严建成¹, 冯向东², 卢得勇¹, 李进¹(

), 孟鹏军¹, 娄宝辉², 郭健¹, 李正涛³, 朱正旺³

^1.浙江浙能兰溪发电有限责任公司金华 321100
^2.浙江浙能技术研究院有限公司杭州 311121
^3.东北大学冶金学院先进亚稳金属材料研究中心沈阳 110819

Corrosion Behavior of a Novel Cu-Zn Based High Entropy Alloy in an Artificial Hard Water

YAN Jiancheng¹, FENG Xiangdong², LU Deyong¹, LI Jin¹(

), MENG Pengjun¹, LOU Baohui², GUO Jian¹, LI Zhengtao³, ZHU Zhengwang³

^1.Zhejiang Zheneng Lanxi Electric Power Generation Co. Ltd. , Jinhua 321100, China
^2.Zhejiang Energy R&D Institute, Hangzhou 311121, China
^3.Research Center of Advanced Metastable Metallic Materials, School of Metallurgy, Northeastern University, Shenyang 110819, China

引用本文:

严建成, 冯向东, 卢得勇, 李进, 孟鹏军, 娄宝辉, 郭健, 李正涛, 朱正旺. 一种Cu-Zn基高熵合金在硬水中的腐蚀行为研究[J]. 中国腐蚀与防护学报, 2026, 46(2): 601-610.
Jiancheng YAN, Xiangdong FENG, Deyong LU, Jin LI, Pengjun MENG, Baohui LOU, Jian GUO, Zhengtao LI, Zhengwang ZHU. Corrosion Behavior of a Novel Cu-Zn Based High Entropy Alloy in an Artificial Hard Water[J]. Journal of Chinese Society for Corrosion and protection, 2026, 46(2): 601-610.

全文: PDF(12727 KB) HTML

摘要:

针对传统阻垢合金在硬水中普遍存在的脱锌失效问题，设计并制备了多组元Cu-Zn基高熵合金(Cu-Zn HEA)阻垢材料。以商用KDF55 (Cu85Zn15，质量分数，%)合金为对照组，研究了Cu-Zn基高熵合金在一种人工硬水中的腐蚀行为。电子背散射衍射(EBSD)分析表明，该高熵合金呈现单相面心立方(FCC)固溶体结构。电化学测量结果显示：Cu-Zn基高熵合金的自腐蚀电流密度(I_corr)为(2.37 ± 0.39) µA·cm^-2，较对照组降低40%；在时长15 d的浸泡实验中，其平均腐蚀速率(V_corr)为(0.09 ± 0.01) mm·a^-1，降幅达61%。微观形貌表征与腐蚀产物分析表明，高熵合金表面生成富含Ni/Co/Fe氧化物的致密钝化膜，腐蚀损伤轻微；而KDF55合金则发生显著均匀腐蚀，并伴随严重脱锌现象。研究结果为高稳定性阻垢合金的研发提供了有意义的参考。

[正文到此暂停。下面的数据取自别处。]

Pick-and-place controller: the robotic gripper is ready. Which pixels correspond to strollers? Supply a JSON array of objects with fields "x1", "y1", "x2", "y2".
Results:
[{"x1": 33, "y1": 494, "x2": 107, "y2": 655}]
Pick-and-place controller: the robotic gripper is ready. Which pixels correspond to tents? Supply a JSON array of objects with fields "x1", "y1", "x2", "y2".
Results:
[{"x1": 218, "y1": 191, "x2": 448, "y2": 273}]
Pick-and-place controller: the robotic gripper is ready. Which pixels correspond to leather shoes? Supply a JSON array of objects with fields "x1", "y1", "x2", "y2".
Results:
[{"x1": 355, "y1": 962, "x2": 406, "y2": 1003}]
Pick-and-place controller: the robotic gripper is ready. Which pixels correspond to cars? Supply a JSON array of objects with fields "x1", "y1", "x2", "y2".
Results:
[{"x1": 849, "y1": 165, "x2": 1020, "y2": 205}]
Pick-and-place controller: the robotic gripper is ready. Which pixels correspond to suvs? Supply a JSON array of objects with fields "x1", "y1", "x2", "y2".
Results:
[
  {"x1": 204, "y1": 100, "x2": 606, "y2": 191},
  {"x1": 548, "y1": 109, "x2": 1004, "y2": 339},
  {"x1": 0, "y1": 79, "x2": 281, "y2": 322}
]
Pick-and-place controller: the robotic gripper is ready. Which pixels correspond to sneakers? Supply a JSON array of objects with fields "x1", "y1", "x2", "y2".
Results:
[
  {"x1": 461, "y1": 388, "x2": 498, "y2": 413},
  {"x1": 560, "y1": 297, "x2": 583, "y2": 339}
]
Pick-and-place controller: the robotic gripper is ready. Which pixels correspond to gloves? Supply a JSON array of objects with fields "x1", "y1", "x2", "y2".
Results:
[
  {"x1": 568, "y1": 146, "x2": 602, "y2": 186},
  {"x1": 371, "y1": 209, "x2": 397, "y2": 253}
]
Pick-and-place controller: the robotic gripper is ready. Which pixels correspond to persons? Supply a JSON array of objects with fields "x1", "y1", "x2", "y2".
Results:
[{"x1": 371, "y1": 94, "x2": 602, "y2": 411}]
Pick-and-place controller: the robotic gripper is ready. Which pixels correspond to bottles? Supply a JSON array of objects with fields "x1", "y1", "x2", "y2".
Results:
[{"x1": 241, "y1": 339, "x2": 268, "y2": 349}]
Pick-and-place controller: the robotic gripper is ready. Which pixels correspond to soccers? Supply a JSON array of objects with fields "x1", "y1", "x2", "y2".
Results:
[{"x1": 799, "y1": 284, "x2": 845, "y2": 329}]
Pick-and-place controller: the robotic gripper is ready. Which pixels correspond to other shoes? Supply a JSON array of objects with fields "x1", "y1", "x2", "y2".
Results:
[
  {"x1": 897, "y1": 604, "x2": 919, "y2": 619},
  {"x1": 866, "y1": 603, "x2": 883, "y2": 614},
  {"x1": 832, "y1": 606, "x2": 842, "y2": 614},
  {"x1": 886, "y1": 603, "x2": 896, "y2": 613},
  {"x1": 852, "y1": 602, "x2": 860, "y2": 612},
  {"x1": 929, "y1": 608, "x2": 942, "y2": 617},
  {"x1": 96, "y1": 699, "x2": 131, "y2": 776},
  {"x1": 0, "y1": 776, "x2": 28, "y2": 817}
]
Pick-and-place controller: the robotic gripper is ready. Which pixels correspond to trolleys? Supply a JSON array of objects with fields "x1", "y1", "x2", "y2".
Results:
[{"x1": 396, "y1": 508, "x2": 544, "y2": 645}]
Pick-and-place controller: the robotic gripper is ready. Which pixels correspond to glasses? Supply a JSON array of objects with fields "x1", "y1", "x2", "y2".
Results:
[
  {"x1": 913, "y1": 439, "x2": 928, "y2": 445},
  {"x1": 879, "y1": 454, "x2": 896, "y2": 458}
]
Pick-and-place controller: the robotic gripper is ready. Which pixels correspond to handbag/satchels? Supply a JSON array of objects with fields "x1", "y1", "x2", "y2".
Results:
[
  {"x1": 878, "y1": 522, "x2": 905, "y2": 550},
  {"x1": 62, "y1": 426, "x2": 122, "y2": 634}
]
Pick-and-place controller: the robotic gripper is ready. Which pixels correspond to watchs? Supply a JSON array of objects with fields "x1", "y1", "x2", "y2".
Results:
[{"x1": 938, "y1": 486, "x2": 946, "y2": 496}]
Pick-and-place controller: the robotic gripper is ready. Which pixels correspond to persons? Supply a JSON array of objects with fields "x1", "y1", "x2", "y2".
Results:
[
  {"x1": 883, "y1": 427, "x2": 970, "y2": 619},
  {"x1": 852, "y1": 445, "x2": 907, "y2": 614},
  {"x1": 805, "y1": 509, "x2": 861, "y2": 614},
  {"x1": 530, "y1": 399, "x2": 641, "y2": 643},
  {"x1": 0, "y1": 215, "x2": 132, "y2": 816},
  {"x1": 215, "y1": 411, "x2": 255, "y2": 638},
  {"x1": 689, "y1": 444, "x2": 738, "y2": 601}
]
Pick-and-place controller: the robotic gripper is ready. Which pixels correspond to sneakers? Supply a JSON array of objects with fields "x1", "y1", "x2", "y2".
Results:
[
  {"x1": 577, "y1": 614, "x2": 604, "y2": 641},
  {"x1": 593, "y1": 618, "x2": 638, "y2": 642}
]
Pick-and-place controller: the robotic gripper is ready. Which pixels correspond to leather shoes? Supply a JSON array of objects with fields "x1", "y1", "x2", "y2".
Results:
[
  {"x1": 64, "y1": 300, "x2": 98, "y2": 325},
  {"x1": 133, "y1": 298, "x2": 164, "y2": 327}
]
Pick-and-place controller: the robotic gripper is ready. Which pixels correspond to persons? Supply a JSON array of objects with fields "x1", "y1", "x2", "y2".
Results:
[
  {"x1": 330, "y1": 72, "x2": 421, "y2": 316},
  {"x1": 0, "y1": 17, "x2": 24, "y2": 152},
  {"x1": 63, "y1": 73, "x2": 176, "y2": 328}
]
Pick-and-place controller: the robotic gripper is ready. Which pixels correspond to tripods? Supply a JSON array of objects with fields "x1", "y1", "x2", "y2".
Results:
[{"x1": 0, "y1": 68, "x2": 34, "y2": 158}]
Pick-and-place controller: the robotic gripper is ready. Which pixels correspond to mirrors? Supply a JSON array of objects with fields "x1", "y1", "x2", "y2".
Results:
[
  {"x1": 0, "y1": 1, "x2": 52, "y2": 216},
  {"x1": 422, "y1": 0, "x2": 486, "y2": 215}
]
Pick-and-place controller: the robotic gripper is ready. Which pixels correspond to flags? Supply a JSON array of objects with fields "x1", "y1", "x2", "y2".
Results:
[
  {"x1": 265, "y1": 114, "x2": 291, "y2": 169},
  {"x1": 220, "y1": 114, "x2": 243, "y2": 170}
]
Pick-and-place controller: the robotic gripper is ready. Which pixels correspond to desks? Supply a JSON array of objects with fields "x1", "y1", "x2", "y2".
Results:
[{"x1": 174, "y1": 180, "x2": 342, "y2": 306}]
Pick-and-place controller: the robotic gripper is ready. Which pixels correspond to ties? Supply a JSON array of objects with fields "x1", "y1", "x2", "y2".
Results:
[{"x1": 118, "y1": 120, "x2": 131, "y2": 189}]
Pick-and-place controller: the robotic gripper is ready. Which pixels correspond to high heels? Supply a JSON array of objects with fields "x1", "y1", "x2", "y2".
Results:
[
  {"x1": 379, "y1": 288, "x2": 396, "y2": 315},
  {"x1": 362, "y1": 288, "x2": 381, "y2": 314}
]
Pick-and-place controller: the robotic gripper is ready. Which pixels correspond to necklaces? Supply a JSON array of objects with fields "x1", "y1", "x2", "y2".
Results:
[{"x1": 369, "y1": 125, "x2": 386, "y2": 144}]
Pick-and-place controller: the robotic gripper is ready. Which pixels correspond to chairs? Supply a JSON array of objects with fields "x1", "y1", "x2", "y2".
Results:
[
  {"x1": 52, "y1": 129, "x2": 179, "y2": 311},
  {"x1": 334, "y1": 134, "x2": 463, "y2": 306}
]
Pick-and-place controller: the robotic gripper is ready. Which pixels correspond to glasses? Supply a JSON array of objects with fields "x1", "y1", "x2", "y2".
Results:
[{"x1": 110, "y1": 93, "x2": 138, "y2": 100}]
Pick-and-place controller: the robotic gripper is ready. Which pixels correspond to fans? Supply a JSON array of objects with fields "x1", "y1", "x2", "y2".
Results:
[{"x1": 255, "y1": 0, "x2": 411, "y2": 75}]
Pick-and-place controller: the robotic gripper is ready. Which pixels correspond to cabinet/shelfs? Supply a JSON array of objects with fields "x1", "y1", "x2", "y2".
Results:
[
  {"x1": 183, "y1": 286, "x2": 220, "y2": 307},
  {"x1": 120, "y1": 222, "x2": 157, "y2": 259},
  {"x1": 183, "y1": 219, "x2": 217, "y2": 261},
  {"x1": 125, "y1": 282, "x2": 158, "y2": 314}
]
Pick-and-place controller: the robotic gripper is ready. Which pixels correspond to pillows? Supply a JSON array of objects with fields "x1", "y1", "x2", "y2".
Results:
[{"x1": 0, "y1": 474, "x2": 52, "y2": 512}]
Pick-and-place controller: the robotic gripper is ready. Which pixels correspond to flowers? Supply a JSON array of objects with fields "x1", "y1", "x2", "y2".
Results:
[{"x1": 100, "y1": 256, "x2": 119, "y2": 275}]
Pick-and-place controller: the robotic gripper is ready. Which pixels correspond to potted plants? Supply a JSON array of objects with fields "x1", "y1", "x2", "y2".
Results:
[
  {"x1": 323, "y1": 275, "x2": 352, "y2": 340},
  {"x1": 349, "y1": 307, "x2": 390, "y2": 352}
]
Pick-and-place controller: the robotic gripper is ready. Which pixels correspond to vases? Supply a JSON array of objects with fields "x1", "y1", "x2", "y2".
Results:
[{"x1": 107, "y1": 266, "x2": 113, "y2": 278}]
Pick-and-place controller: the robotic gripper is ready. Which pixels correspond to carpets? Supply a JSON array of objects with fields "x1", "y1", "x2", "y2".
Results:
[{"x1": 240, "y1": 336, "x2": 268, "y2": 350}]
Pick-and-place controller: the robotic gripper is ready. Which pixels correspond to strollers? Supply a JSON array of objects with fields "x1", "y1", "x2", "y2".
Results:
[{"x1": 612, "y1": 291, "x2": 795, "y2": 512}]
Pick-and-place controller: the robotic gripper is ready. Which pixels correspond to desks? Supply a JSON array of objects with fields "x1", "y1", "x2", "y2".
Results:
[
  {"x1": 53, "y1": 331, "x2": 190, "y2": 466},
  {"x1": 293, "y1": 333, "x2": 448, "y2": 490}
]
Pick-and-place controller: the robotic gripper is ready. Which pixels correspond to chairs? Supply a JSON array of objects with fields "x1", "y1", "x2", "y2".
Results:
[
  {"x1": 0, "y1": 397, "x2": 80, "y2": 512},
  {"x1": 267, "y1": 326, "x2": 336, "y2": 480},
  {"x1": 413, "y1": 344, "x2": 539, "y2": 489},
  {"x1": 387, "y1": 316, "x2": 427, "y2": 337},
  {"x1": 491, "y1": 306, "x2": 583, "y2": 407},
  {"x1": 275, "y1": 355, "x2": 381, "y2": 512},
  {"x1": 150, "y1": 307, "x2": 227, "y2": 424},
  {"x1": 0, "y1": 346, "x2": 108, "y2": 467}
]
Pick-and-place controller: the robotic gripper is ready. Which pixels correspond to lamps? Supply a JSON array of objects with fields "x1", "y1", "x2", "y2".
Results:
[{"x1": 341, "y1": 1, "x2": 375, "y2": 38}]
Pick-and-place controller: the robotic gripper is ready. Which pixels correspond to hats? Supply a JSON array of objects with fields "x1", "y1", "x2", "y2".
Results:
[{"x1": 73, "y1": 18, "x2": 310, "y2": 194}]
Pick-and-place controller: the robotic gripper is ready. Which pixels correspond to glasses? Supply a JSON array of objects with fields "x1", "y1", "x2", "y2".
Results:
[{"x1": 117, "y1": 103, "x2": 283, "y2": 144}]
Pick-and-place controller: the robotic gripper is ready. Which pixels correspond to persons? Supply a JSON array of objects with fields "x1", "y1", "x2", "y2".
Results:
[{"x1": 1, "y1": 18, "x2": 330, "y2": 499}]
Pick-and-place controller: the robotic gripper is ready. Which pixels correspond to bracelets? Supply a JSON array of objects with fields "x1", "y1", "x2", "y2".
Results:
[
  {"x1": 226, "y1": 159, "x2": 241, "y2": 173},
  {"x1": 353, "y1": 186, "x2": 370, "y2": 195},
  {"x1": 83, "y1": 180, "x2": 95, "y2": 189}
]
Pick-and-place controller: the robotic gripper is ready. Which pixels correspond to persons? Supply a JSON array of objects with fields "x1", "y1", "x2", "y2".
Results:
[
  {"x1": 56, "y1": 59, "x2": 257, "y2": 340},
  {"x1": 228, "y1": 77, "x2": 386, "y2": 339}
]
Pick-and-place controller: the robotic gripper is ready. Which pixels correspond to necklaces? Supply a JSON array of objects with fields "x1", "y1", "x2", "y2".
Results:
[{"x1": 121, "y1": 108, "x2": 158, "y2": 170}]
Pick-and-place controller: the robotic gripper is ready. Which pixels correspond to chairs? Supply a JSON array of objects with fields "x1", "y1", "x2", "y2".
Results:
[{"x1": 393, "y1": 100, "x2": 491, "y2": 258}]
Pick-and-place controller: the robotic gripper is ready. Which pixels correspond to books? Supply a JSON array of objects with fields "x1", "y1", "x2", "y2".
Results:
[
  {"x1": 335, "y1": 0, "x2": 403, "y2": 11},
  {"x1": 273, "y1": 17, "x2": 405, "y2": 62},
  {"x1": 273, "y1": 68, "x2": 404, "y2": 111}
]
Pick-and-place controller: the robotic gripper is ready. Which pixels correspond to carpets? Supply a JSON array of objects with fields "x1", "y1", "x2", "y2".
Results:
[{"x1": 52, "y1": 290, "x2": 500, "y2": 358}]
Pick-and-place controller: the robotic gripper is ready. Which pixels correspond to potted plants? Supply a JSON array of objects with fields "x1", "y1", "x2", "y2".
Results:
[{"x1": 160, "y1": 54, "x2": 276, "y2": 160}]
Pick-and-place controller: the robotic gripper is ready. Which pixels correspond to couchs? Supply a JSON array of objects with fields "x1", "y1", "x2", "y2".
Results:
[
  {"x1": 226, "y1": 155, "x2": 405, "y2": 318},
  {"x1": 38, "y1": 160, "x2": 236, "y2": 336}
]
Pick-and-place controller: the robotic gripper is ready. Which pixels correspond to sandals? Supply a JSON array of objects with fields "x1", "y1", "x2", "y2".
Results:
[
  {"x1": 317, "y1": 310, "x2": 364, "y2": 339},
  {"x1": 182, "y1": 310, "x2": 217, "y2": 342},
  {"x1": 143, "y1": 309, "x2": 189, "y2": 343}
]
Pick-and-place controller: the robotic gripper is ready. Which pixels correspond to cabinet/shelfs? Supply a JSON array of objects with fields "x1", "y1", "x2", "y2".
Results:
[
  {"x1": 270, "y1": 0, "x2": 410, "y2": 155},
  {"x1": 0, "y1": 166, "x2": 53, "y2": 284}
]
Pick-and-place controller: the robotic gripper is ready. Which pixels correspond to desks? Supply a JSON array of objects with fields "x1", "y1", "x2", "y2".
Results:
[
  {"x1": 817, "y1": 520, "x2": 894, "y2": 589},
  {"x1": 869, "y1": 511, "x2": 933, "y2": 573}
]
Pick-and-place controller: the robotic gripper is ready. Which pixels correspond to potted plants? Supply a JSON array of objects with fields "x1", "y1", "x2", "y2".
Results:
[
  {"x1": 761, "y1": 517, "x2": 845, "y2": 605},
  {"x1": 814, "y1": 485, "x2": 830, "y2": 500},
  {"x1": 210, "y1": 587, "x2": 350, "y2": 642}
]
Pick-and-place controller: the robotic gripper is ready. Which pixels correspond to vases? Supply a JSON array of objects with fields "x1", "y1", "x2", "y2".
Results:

关键词 ： Cu-Zn基高熵合金, 阻垢合金, 耐腐蚀性能, 脱锌, 钝化膜

Abstract：

To resolve the pervasive dezincification failure of conventional scale-resistant alloys in hard water environments, herein, a multicomponent Cu-Zn based high-entropy alloy (HEA) as an advanced anti-scaling material was designed and prepared via vacuum induction furnace smelting and casting. Then the corrosion behavior of Cu-Zn based HEA in an artificial hard water was assessed comparatively with a commercial Cu-Zn based KDF55 alloy. Electron backscatter diffraction (EBSD) results confirmed that the HEA exhibits a microstructure of single solid solution phase with face-centered cubic (FCC) crystal structure. Electrochemical measurements demonstrated that the HEA alloy presented superior corrosion resistance, with a free-corrosion current density (I_corr) of (2.37 ± 0.39) µA·cm^-2, which was 40% lower than the KDF55 alloy. In contrast to KDF55, the HEA exhibited an average corrosion rate (V_corr) of (0.09 ± 0.01) mm·a^-1, which was 61% lower. Microstructural characterization and corrosion product analysis revealed that the HEA surface developed a dense passive film enriched with Ni/Co/Fe oxides, resulting in minimal corrosion damage. In contrast, the KDF55 alloy exhibited pronounced uniform corrosion accompanied by severe dezincification. This work provides a good reference for the further research and development of highly stable anti-scaling alloys.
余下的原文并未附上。